X = df_lim.drop(columns=non_cols+feature_cols+score_cols)
y = df_lim['priceUsd']

X_train, X_test, y_train, y_test = train_test_split(X, y, random_state=42)

lr = LinearRegression()
lr.fit(X_train, y_train)
lr.score(X_train, y_train), lr.score(X_test, y_test)

(0.2032307703417925, 0.20203787808327411)

In [17]:
# using only total 'rarity_score' with rarity cols performs better than using score cols instead of rarity cols and performs better than using all rarity cols

X = df_lim.drop(columns=non_cols+feature_cols+score_cols[:-1])
y = df_lim['priceUsd']

X_train, X_test, y_train, y_test = train_test_split(X, y, random_state=42)

lr = LinearRegression()
lr.fit(X_train, y_train)
lr.score(X_train, y_train), lr.score(X_test, y_test)

(0.24698474690138683, 0.2339769369370236)

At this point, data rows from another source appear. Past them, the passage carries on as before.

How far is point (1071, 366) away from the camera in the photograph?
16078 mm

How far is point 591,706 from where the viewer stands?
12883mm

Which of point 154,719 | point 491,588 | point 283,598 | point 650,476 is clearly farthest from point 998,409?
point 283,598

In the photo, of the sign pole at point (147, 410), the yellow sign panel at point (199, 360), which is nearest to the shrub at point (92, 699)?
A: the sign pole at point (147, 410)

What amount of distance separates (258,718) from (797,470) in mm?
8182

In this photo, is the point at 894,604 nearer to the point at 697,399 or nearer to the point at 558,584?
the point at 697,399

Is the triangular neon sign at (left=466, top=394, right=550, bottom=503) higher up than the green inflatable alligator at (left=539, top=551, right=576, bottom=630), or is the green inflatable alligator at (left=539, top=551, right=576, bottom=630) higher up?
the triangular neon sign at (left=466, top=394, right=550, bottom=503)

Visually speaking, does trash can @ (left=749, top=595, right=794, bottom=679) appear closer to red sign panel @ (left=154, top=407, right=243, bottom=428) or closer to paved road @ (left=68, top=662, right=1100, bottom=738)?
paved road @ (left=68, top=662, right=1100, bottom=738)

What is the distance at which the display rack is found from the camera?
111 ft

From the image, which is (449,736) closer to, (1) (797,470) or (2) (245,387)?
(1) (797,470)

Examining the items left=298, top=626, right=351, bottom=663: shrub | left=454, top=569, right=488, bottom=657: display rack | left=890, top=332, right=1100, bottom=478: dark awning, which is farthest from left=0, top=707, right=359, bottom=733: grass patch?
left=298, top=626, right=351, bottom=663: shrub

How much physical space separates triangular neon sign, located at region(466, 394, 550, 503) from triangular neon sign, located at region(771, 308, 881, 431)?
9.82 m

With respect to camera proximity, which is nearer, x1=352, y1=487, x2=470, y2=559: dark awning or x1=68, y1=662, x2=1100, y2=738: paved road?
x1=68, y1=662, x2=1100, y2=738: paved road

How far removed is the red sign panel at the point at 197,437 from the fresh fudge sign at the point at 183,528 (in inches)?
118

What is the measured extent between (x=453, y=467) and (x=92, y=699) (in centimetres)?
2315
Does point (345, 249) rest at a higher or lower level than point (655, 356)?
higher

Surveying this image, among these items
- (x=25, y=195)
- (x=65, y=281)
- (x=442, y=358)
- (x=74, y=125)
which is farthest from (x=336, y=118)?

#### Support Vector Machine

In [18]:
# support vector regressor is poor performing
# fitted cols of best scores; rarity scores and stats

X = df.drop(columns=non_cols+feature_cols+rarity_cols)
y = df['priceUsd']

X_train, X_test, y_train, y_test = train_test_split(X, y, random_state=42)

z=StandardScaler()
Z_train = z.fit_transform(X_train)
Z_test = z.transform(X_test)

svr = LinearSVR()
svr.fit(Z_train, y_train)
svr.score(Z_train, y_train), svr.score(Z_test, y_test)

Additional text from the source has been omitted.